** start Material for the task **

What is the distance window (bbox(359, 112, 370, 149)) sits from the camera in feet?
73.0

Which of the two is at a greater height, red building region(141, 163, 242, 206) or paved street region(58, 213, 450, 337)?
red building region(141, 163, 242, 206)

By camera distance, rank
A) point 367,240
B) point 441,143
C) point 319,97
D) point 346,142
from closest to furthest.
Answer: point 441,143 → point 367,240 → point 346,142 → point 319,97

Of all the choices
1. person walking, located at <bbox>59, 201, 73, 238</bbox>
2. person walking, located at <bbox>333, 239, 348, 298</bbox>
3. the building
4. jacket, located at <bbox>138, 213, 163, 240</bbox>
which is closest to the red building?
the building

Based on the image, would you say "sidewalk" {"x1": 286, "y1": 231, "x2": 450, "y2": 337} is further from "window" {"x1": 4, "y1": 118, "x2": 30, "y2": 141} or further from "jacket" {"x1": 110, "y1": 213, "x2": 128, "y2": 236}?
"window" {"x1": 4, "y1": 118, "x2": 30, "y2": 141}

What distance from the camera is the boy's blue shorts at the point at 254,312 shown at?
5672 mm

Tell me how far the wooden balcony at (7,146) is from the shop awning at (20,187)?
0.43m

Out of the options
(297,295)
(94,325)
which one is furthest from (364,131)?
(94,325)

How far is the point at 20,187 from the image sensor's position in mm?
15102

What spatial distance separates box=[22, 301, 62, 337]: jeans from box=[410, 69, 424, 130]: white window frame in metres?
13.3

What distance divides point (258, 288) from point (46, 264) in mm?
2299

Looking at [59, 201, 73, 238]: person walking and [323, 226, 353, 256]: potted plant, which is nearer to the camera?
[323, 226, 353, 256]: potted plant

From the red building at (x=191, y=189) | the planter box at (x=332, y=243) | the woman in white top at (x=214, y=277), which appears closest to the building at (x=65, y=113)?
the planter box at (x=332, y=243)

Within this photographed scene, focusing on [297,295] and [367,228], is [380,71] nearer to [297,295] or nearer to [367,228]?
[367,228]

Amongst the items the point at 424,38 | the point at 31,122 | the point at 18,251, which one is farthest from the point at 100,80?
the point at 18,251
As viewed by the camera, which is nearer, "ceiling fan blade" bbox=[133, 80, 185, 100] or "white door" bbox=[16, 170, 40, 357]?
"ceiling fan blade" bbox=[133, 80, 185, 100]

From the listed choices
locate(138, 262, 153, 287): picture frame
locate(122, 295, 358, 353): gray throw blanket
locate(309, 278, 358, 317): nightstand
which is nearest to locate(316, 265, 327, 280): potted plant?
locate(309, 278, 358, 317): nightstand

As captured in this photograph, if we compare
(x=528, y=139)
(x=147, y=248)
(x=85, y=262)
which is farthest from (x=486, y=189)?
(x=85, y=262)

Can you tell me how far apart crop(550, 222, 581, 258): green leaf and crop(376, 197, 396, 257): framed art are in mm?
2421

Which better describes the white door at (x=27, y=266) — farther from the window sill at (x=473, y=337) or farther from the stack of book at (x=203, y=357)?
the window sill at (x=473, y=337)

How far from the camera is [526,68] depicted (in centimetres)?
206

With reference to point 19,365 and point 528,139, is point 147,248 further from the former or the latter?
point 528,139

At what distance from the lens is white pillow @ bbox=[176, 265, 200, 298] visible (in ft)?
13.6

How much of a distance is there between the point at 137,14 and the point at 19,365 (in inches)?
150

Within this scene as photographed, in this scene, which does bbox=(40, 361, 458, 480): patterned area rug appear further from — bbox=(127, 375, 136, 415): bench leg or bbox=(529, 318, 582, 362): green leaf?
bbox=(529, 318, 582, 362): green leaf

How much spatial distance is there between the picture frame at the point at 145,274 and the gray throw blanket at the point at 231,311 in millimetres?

** end Material for the task **

- _What the task requires_:
Return all of the data above word for word, with every line kept unchanged.

- _Task solution_:
What is the distance window (bbox(359, 112, 370, 149)) sits from the camera in feet?
73.0

Which of the two is at a greater height, red building region(141, 163, 242, 206) or paved street region(58, 213, 450, 337)?
red building region(141, 163, 242, 206)

By camera distance, rank
A) point 367,240
B) point 441,143
C) point 319,97
D) point 346,142
from closest to furthest.
Answer: point 441,143 → point 367,240 → point 346,142 → point 319,97

Of all the choices
1. person walking, located at <bbox>59, 201, 73, 238</bbox>
2. person walking, located at <bbox>333, 239, 348, 298</bbox>
3. the building
4. jacket, located at <bbox>138, 213, 163, 240</bbox>
which is closest to the red building?
the building

Based on the image, would you say "sidewalk" {"x1": 286, "y1": 231, "x2": 450, "y2": 337} is further from "window" {"x1": 4, "y1": 118, "x2": 30, "y2": 141} or further from "jacket" {"x1": 110, "y1": 213, "x2": 128, "y2": 236}?
"window" {"x1": 4, "y1": 118, "x2": 30, "y2": 141}

What distance from the camera is the boy's blue shorts at the point at 254,312 shown at?
5672 mm

Tell me how far the wooden balcony at (7,146) is from the shop awning at (20,187)?
0.43m

Out of the options
(297,295)
(94,325)
which one is furthest from (364,131)?
(94,325)

How far is the point at 20,187 from the image sensor's position in mm?
15102

What spatial distance separates box=[22, 301, 62, 337]: jeans from box=[410, 69, 424, 130]: white window frame in metres?
13.3

What distance divides point (258, 288) from point (46, 264) in mm?
2299

Looking at [59, 201, 73, 238]: person walking and [323, 226, 353, 256]: potted plant, which is nearer to the camera?
[323, 226, 353, 256]: potted plant

From the red building at (x=191, y=189) | the planter box at (x=332, y=243) | the woman in white top at (x=214, y=277), which appears closest to the building at (x=65, y=113)?
the planter box at (x=332, y=243)

Within this photographed scene, focusing on [297,295] and [367,228], is [380,71] nearer to [297,295] or nearer to [367,228]?
[367,228]

Amongst the items the point at 424,38 | the point at 31,122 | the point at 18,251, which one is farthest from the point at 100,80?
the point at 18,251
As viewed by the camera, which is nearer, "ceiling fan blade" bbox=[133, 80, 185, 100] or "white door" bbox=[16, 170, 40, 357]?
"ceiling fan blade" bbox=[133, 80, 185, 100]

From the listed choices
locate(138, 262, 153, 287): picture frame
locate(122, 295, 358, 353): gray throw blanket
locate(309, 278, 358, 317): nightstand
which is nearest to locate(316, 265, 327, 280): potted plant?
locate(309, 278, 358, 317): nightstand

As captured in this photograph, if we compare
(x=528, y=139)
(x=147, y=248)
(x=85, y=262)
which is farthest from (x=486, y=189)?
(x=85, y=262)

Can you tell me how far apart crop(550, 222, 581, 258): green leaf and crop(376, 197, 396, 257): framed art are in mm?
2421

Which better describes the white door at (x=27, y=266) — farther from the window sill at (x=473, y=337) or farther from the stack of book at (x=203, y=357)?
the window sill at (x=473, y=337)

How far from the camera is [526,68] depicted (in centimetres)?
206

With reference to point 19,365 and point 528,139, is point 147,248 further from the former or the latter?
point 528,139

At what distance from the lens is white pillow @ bbox=[176, 265, 200, 298] visible (in ft)?
13.6

How much of a distance is there between the point at 137,14 and the point at 19,365 (in inches)?
150

Within this scene as photographed, in this scene, which does bbox=(40, 361, 458, 480): patterned area rug appear further from — bbox=(127, 375, 136, 415): bench leg or bbox=(529, 318, 582, 362): green leaf?
bbox=(529, 318, 582, 362): green leaf

How much spatial distance is there between the picture frame at the point at 145,274 and the gray throw blanket at the point at 231,311 in millimetres?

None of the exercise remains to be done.